Palmer Foster said that: “Considerable flexibility will be required as each organisation using the facility will have different requirements.
She added that: “As a commercially-led centre of excellence for cell therapy, the Cell Therapy Catapult is focused on innovative solutions and it's a key part of our role to keep up to date with technology, scientific, clinical and regulatory developments.”
Government backing?
Elsewhere in his Budget of “hard truths” Osborne set out a programme of spending cuts – public sector pay limits will remain and National Health Service (NHS) and school budgets will be frozen – as part of an ongoing austerity programme.
However, while cell therapy developers are trying to develop products for profit, the sector does deserve Government support according to Cell Therapy Catapult’s Palmer Foster who cited the complexity of making such treatments and the potential knock-on benefits for the UK as justification.

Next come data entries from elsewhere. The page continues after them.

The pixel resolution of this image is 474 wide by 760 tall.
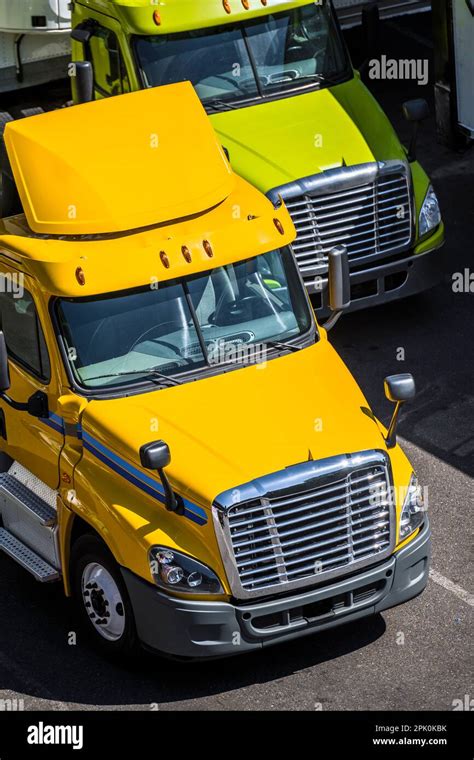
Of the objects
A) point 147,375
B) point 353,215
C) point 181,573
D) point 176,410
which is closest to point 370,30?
point 353,215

“The Government is supporting the cell therapy industry as a consequence of two factors - the fantastic cell therapy expertise in the UK around early-stage research, and the market failure that has previously made it hard for the industry to develop here.
“This market failure is the lack of expertise in the translational phase of research - the 'valley of death' - through which early-stage research progresses to become a less risky more investible proposition. In the UK, there are translational hurdles in the business, clinical and manufacturing parts of the development chain.”
“Growth of the cell therapy industry in the UK should lead to longer healthier lives as a result of the treatments produced, domestic and inward investment as well as skills creation and job development.”
BioIndustry Association CEO Steve Bates agreed, adding that: “Commercial manufacturers have been reluctant to commit to establishing new facilities without projects for the facilities.
“The Cell Therapy Manufacturing Centre will provide the UK with the manufacturing facilities recommended in the House of Lords report, and will help retain cell therapy manufacturing expertise and jobs in the UK.”